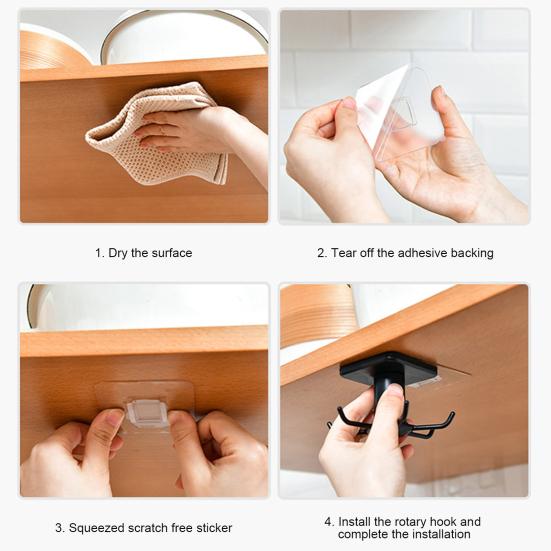 1. Dry the surface

2. Tear off the adhesive backing

3. Squeezed scratch free sticker

4. Install the rotary hook and complete the installation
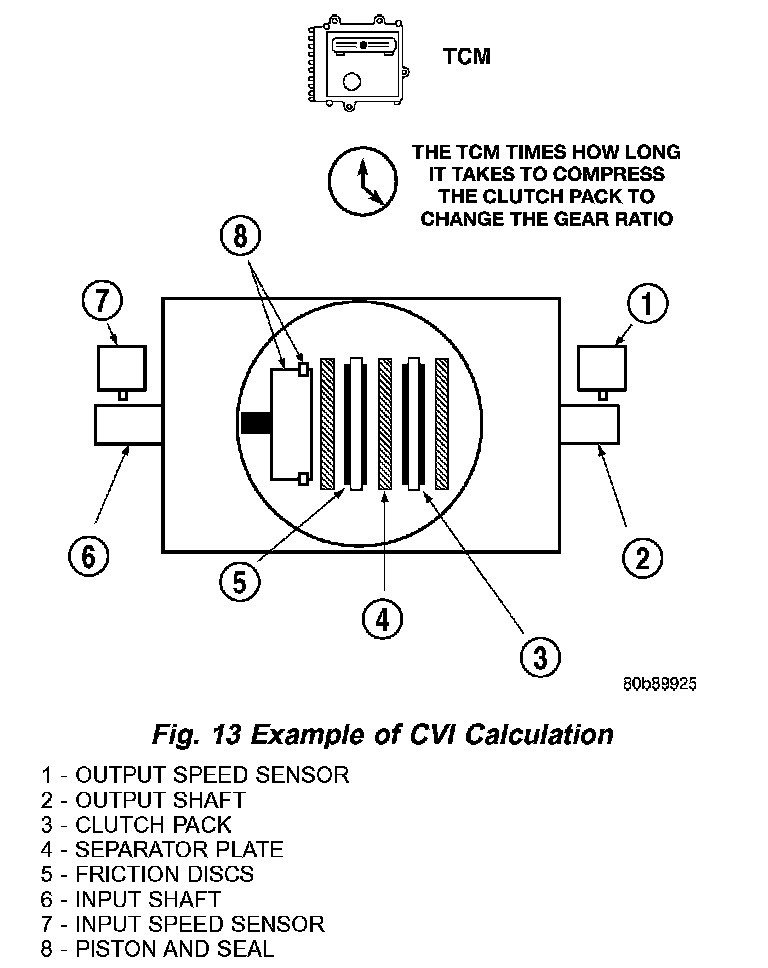 TCM

THE TCM TIMES HOW LONG IT TAKES TO COMPRESS THE CLUTCH PACK TO CHANGE THE GEAR RATIO

8

7

1

6

2

5

4

3

80b89925

Fig. 13 Example of CVI Calculation

1 - OUTPUT SPEED SENSOR
2 - OUTPUT SHAFT
3 - CLUTCH PACK
4 - SEPARATOR PLATE
5 - FRICTION DISCS
6 - INPUT SHAFT
7 - INPUT SPEED SENSOR
8 - PISTON AND SEAL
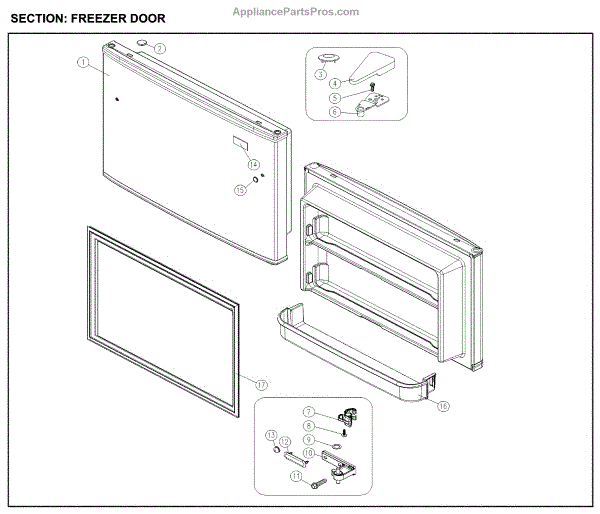 SECTION: FREEZER DOOR

AppliancePartsPros.com

1
2
3
4
5
6
14
15
17
16
7
8
9
10
13
12
11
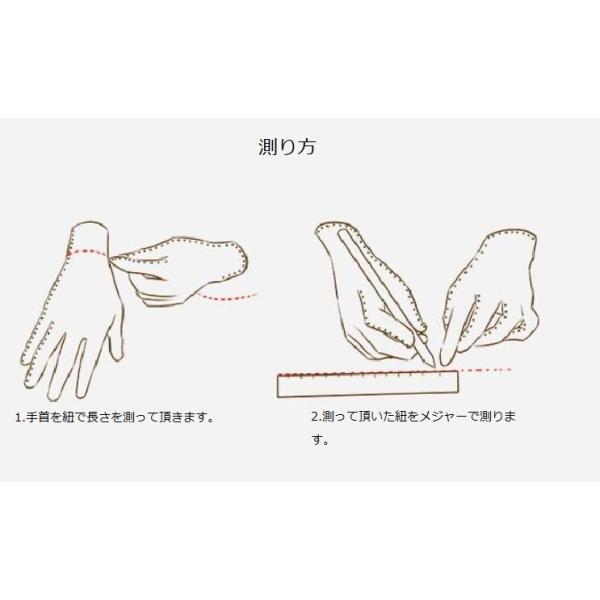 測り方

1.手首を紐で長さを測って頂きます。

2.測って頂いた紐をメジャーで測ります。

Task item: Write the listing out exactly, apart from its pictures.

Result of the exercise:
 1. Dry the surface

2. Tear off the adhesive backing

3. Squeezed scratch free sticker

4. Install the rotary hook and complete the installation
 TCM

THE TCM TIMES HOW LONG IT TAKES TO COMPRESS THE CLUTCH PACK TO CHANGE THE GEAR RATIO

8

7

1

6

2

5

4

3

80b89925

Fig. 13 Example of CVI Calculation

1 - OUTPUT SPEED SENSOR
2 - OUTPUT SHAFT
3 - CLUTCH PACK
4 - SEPARATOR PLATE
5 - FRICTION DISCS
6 - INPUT SHAFT
7 - INPUT SPEED SENSOR
8 - PISTON AND SEAL
 SECTION: FREEZER DOOR

AppliancePartsPros.com

1
2
3
4
5
6
14
15
17
16
7
8
9
10
13
12
11
 測り方

1.手首を紐で長さを測って頂きます。

2.測って頂いた紐をメジャーで測ります。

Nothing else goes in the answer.